"""

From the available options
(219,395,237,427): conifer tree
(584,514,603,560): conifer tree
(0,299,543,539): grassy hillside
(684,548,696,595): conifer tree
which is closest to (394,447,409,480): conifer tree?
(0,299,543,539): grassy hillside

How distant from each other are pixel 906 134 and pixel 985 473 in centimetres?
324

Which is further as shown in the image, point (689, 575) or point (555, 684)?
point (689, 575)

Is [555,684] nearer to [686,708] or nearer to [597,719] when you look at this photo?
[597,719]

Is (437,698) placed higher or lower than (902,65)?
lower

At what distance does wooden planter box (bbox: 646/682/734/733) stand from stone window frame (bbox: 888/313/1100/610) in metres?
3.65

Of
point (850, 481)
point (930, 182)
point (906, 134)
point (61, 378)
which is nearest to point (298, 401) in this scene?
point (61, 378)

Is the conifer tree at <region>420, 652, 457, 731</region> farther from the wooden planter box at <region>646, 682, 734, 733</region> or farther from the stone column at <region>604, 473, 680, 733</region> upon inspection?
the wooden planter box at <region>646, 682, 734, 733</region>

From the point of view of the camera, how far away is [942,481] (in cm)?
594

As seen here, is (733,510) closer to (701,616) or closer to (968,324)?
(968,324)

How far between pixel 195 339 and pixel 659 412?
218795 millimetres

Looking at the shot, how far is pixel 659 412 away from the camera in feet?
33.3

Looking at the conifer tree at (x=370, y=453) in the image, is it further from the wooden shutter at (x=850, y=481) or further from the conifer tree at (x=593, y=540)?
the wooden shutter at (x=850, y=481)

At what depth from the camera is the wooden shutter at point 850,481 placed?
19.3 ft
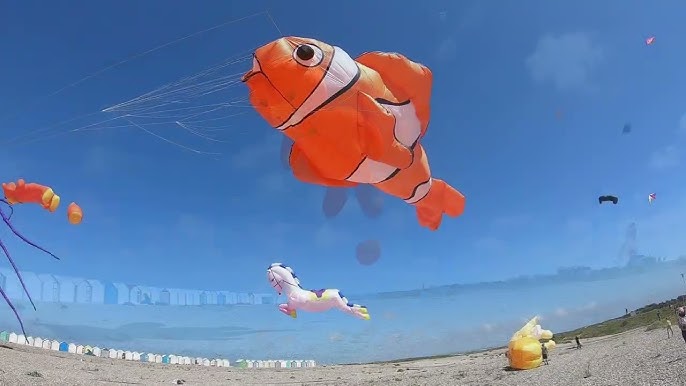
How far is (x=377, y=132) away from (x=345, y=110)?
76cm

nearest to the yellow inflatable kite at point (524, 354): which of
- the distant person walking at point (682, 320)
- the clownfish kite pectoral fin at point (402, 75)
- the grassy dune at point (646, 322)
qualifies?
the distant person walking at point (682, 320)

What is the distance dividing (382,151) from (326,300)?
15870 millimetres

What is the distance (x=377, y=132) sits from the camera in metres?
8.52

"""
"""

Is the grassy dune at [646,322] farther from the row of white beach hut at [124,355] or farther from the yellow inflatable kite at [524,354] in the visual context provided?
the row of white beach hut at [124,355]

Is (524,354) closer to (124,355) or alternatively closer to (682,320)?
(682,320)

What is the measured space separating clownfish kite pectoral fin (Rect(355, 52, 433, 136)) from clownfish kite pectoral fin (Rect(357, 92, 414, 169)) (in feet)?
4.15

"""
"""

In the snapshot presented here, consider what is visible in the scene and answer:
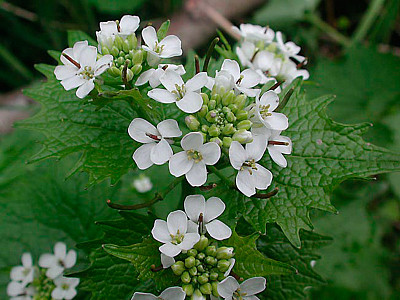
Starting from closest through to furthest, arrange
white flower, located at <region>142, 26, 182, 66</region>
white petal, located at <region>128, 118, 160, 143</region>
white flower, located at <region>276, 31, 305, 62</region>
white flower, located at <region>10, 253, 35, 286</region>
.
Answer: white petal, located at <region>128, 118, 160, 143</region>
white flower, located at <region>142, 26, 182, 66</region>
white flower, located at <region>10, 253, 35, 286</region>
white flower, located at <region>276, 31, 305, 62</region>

"""

◆ REQUIRED WORK
Count the lines in the rows above that contain the string "beach". Reply with the number only.

◆ OUTPUT FOR THIS EXERCISE
2